Brute-force protection is especially important for applications that depend entirely on password-based authentication. Without additional guard rails like multi-factor authentication (MFA), an attacker who can make multiple or unlimited guesses of users’ login credentials could eventually gain access to their accounts.

However, poor implementation can undermine even the best defense mechanisms. If developers make incorrect assumptions about how users will interact with their application, they may unintentionally introduce vulnerabilities that attackers can exploit.

This can be in the form of a logic flaw — a vulnerability that allows users to manipulate normal application functionality or workflow to achieve results the developer neither intended nor expected.

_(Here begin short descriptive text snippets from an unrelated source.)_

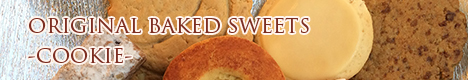 ORIGINAL BAKED SWEETS -COOKIE-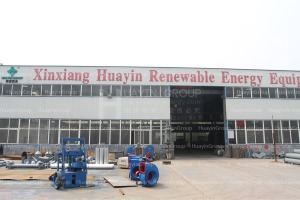 generate electricity from waste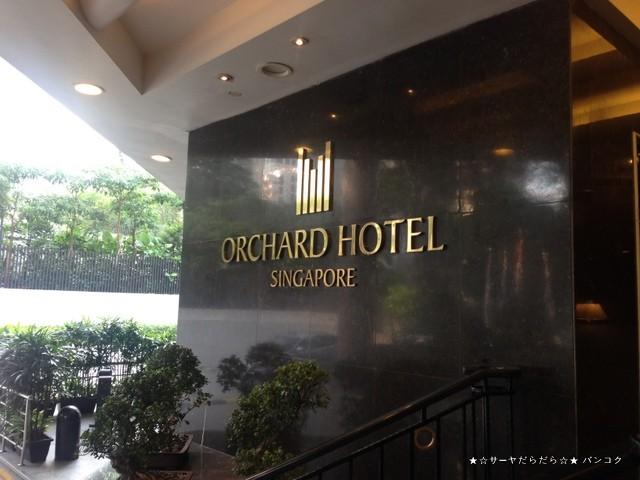 オーチャード ホテル シンガポール (Orchard Hotel Singapore)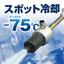スポット冷却装置 超低温空気発生器「コルダー」(動画あり) 製品画像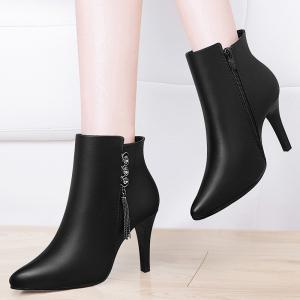 Tip Side Zipper Drill-Down and Suede Ankle Boots -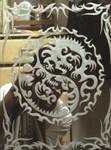 mirror etch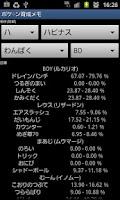 Screenshot of ポケ○ン育成メモ FREE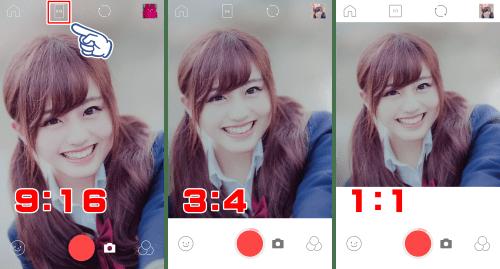 LINEカメラ動画08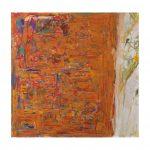 3- Abboud, Chafik, Room 16, 1987 35x36cms
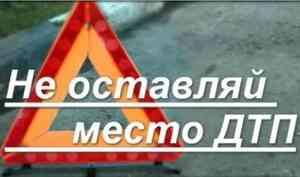 ГИБДД: для водителей, скрывшихся с места ДТП, предусмотрена административная ответственность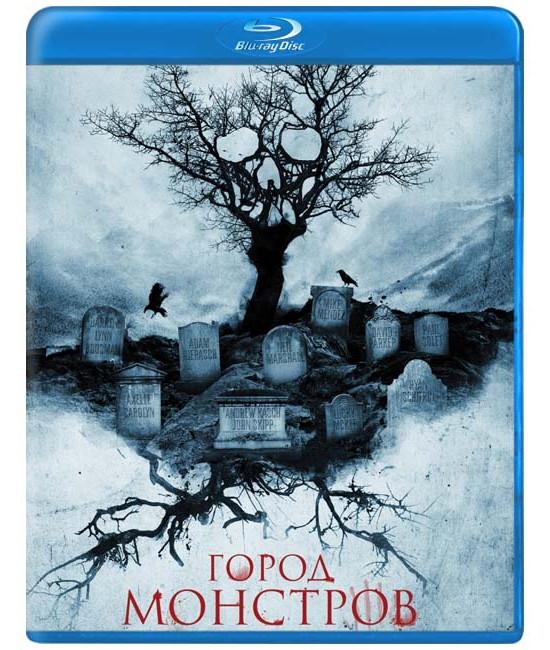 Город монстров [Blu-ray]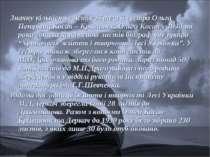 Значну кількість листів зібрала її сестра Ольга Петрівна Косач – Кривинюк. Ол...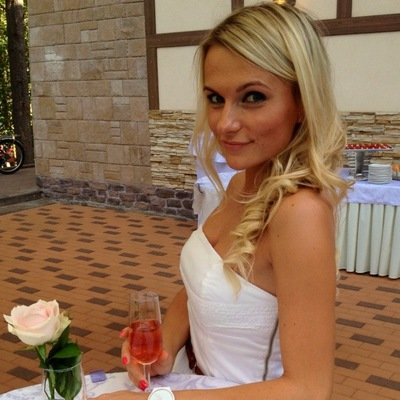 Natalia Rubashkina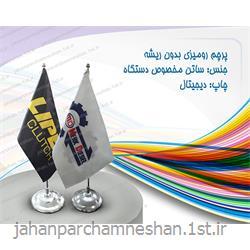 پرچم رومیزی دیجیتال بدون ریشه R - 39
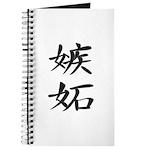 Jealousy - Kanji Symbol Journal
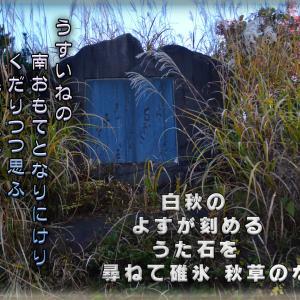 「碓氷峠の白秋の歌碑」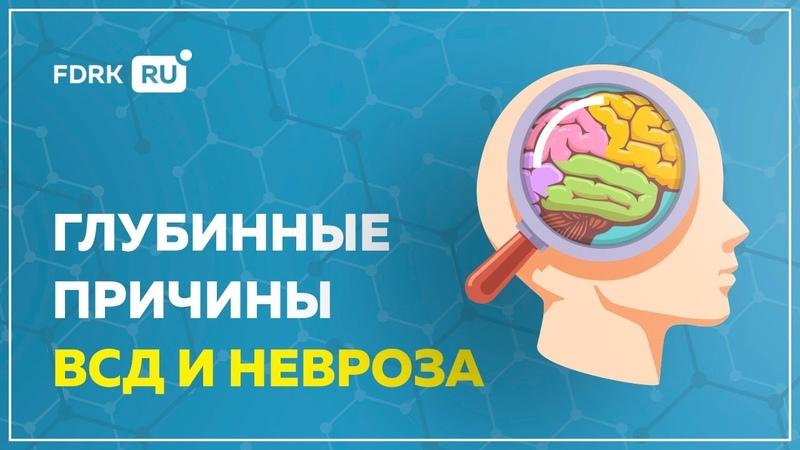 Глубинные причины ВСД, панических атак и невроза   Павел Федоренко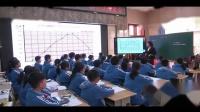 青島版六年級數學《黃金比之美》參賽課教學視頻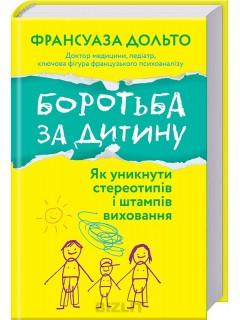 Боротьба за дитину. Як уникнути стереотипів і штампів виховання книга купить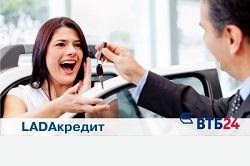 Автокредит от ВТБ24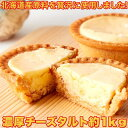【訳あり】濃厚チーズタルト 1kg 濃厚チーズタルトどっさり1kg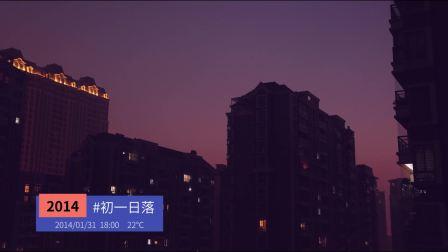 2014 - 2018 除夕日出日落(节选)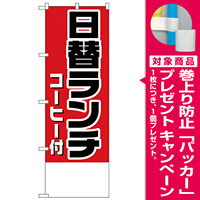 のぼり旗 日替ランチ(コーヒー付)金額無地 (H-827) [プレゼント付]
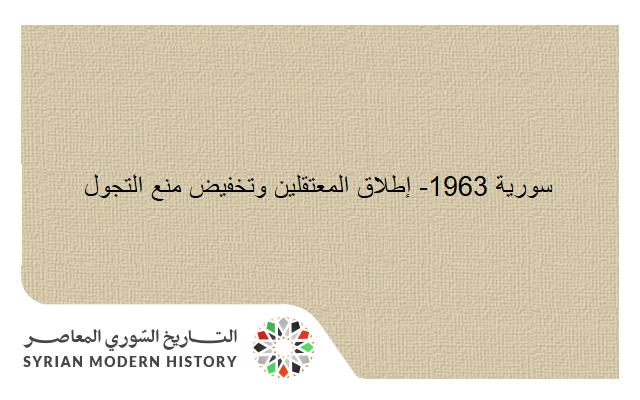 صورة سورية 1963-  لؤي الأتاسي نائباً للحاكم العرفي وجميل فياض قائداً لقوى الأمن الداخلي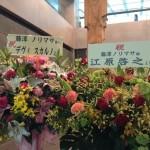 藤澤ノリマサ コンサートツアー2015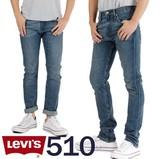 【リーバイス】510-0576 スキニー ストレッチ ジーンズ [LEVI'S] USAライン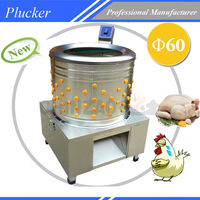 Chicken Feather Removal/Poultry Feather Removal Machine /Chicken Feather Cleaning Machine CHZ-N60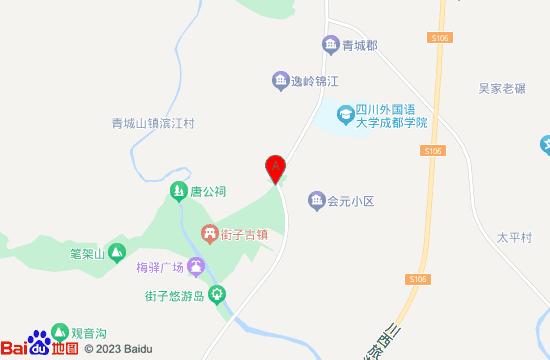 崇州青城马术游乐园地图
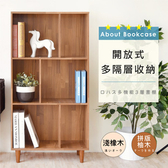 【Hopma】鄉村多功能三層書櫃/收納櫃-拼接柚木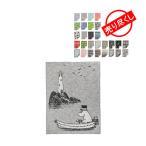 クリッパン KLIPPAN  ウールブランケット 65×90cm Wool Blankets ひざ掛け 毛布 オフィス ふわふわ 北欧ブランド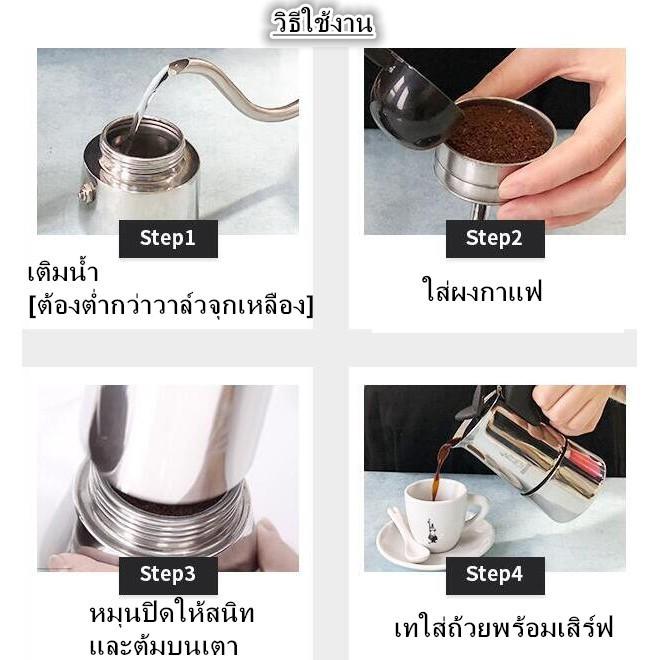 🔥💖🌟✻┋หม้อกาแฟ เครื่องชงกาแฟ เครื่องชงกาแฟสด กาต้มกาแฟสด กาต้มกาแฟสดแบบพกพา สแตนเลส เครื่องทำกาแฟสด 300ml/450ml Moka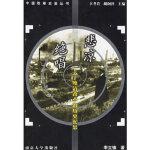 【二手旧书9成新】悲凉绝唱:关于晚清必革的历史沉思 李立峰 南京大学出版社 9787305033193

In this lab, we’ll exploit a logic flaw to access another user’s account. The lab provides us with a specific username, “carlos”. So, we don’t need to guess a valid username — we can focus on brute-forcing Carlos’ password.

Visit the lab page and click “Access the Lab” to launch the test site. The URL for the lab will look something like https://0a19000b0319d4b784b7a40400f800ed.web-security-academy.net/. You’ll want to copy it.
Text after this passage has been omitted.